Our friend the IPKat has been taking note of where the Government axe will fall within the IP sector and has announced the demise of SABIP. Visit the IPKat website for more..

Dids Macdonald, ACID’s CEO said: “With SABIP’s recent demise and now the UK Film Council, the Government would seem to be intent on undermining the importance of its intellectual property to the UK’s economy. Whilst the Director of the United States Patents and Trade Marks Office David Kappos has a direct line to President Obama it would appear that the UK’s IP voices are slowly being eroded.

Full Story:

Before anyone else excitedly emails the IPKat to tell him, let him announce on this weblog of record that the new UK Business Secretary Vince Cable has today axed a number of Department for Business quangos — the top of the list being the Strategic Advisory Board for Intellectual Property policy (SABIP). The body — along with everyone else — must have foreseen its demise, since it has already posted this statement on its own dissolution:

“On 19 July the Department for Business, Innovation and Skills announced changes in order to streamline its partner organizations by reducing the number of ‘Arm’s Length Bodies’. This includes the dissolution of the Strategic Advisory Board for Intellectual Property Policy (SABIP).

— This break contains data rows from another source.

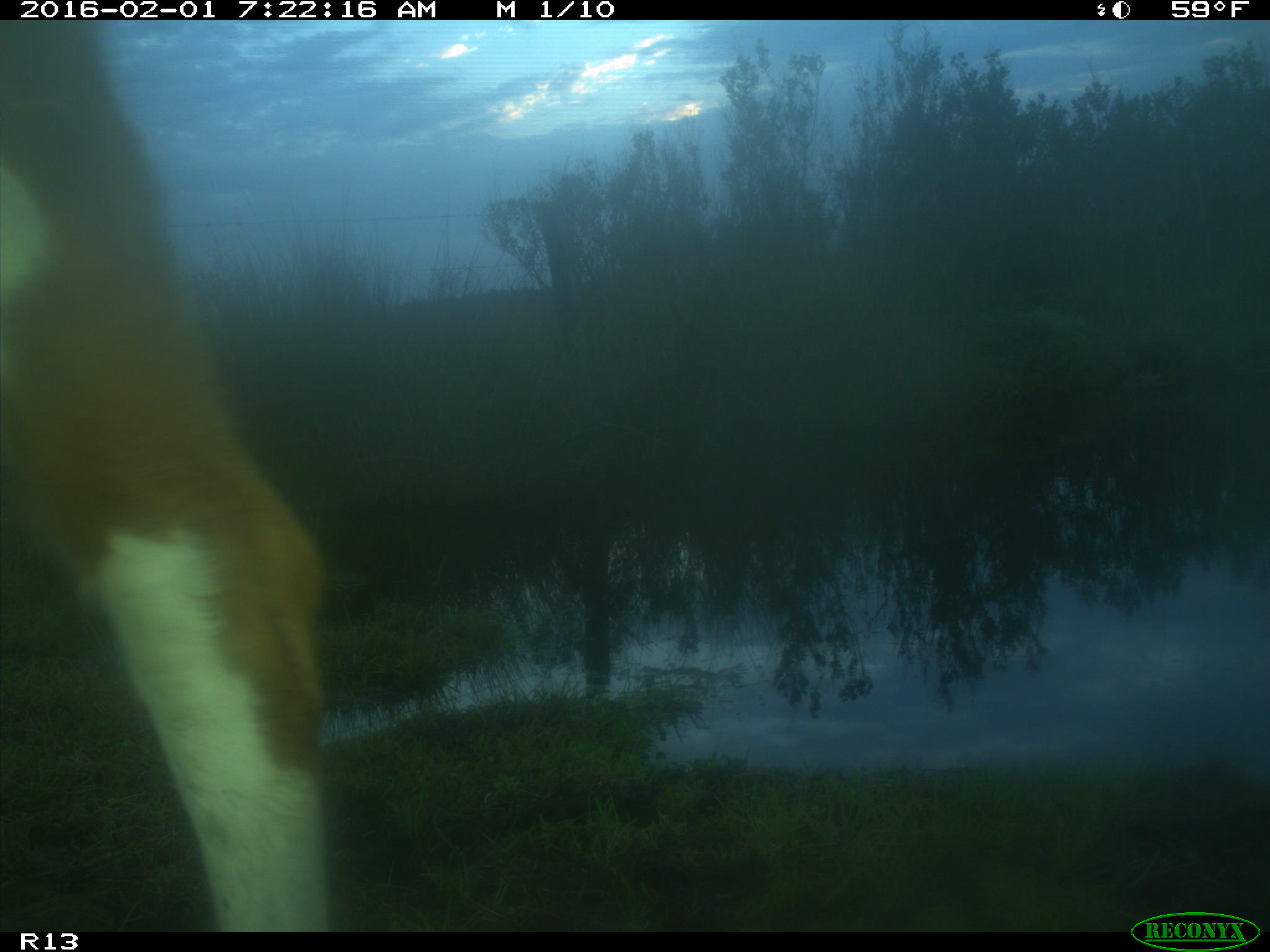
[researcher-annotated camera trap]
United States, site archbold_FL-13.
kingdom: Animalia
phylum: Chordata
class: Mammalia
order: Artiodactyla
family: Bovidae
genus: Bos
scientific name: Bos taurus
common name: domestic cow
Bos taurus (domestic cow).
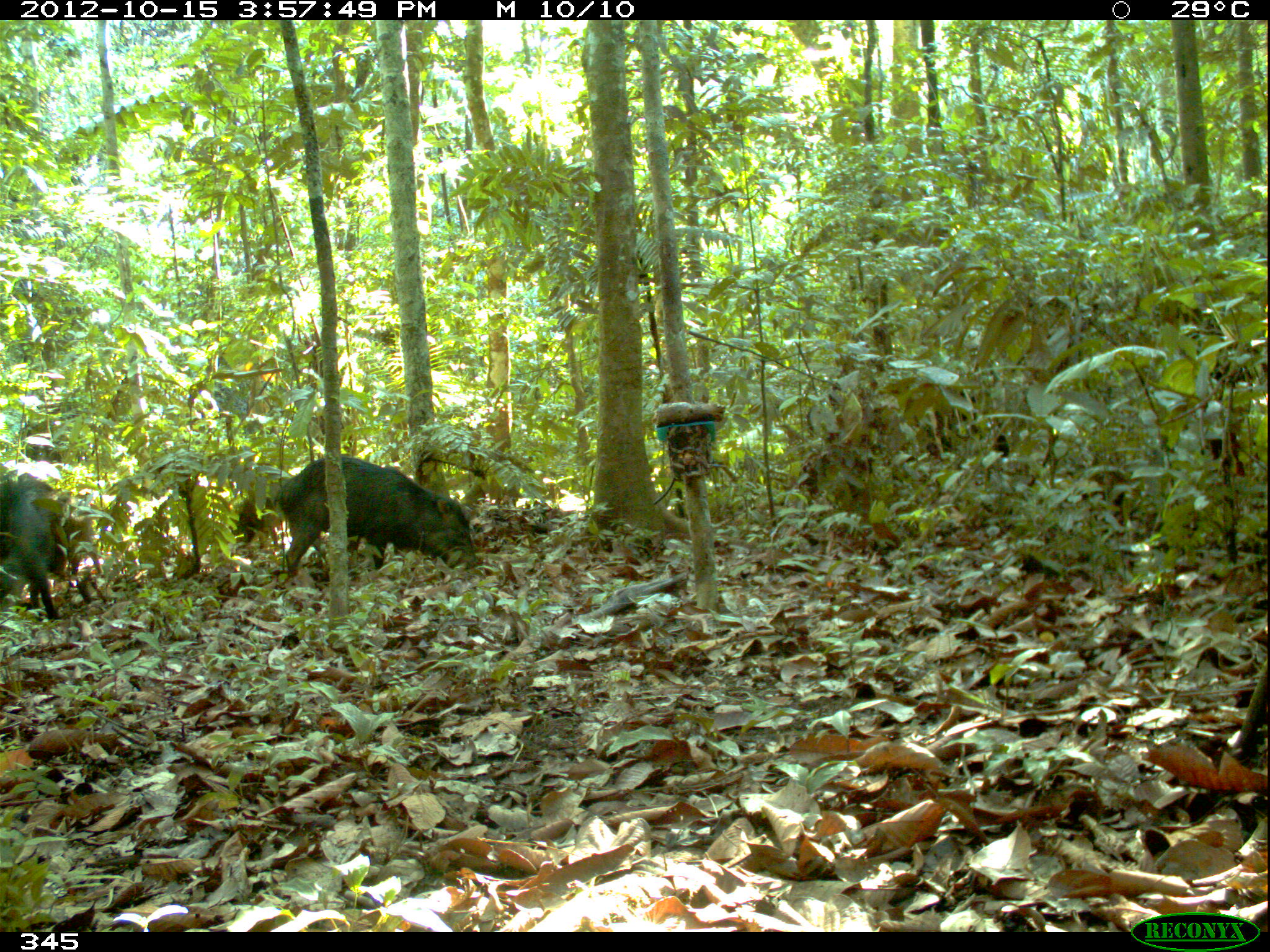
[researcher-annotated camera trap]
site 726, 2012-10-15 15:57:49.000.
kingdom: Animalia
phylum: Chordata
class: Mammalia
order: Artiodactyla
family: Tayassuidae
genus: Tayassu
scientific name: Tayassu pecari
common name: white-lipped peccary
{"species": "Tayassu pecari (white-lipped peccary)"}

In building the evidence base to inform IP policy, and bringing external strategic thinking to policy questions, SABIP achieved much since it was created in 2008. Many organizations and people contributed to these achievements but they were due above all to the work of the SABIP Board members. The Government is very grateful to them.

The Government intends to build on SABIP’s work. Its research programme will be integrated into the Intellectual Property Office’s research work. The Office intends to ensure that there continues to be external oversight and challenge to IP research work, and input to strategic IP policy. Arrangements to achieve this may include use of informal panels of experts to steer research, and discussion events hosted by third parties to support the development of policy thinking. Further details on the specific structures, including how they will be overseen by the IPO’s Board, will be announced in due course”.

The IPKat has had a number of encounters with SABIP, not all of which were particularly pleasurable, and has been unhappy about it for a number of reasons since its inception. Having said that, he believes that its members have made a big effort to discharge their duties in the most difficult of circumstances and they have certainly contributed to the ongoing debate regarding the interface between IP in practice and the policy considerations that should drive it in future. He was also pleased to hear their repeated refrain that IP reform should be evidence-based. He wishes its board and secretariat every success in the future, and hopes that they will always cherish fond memories of the IP communities of which they were, so briefly, a notable part.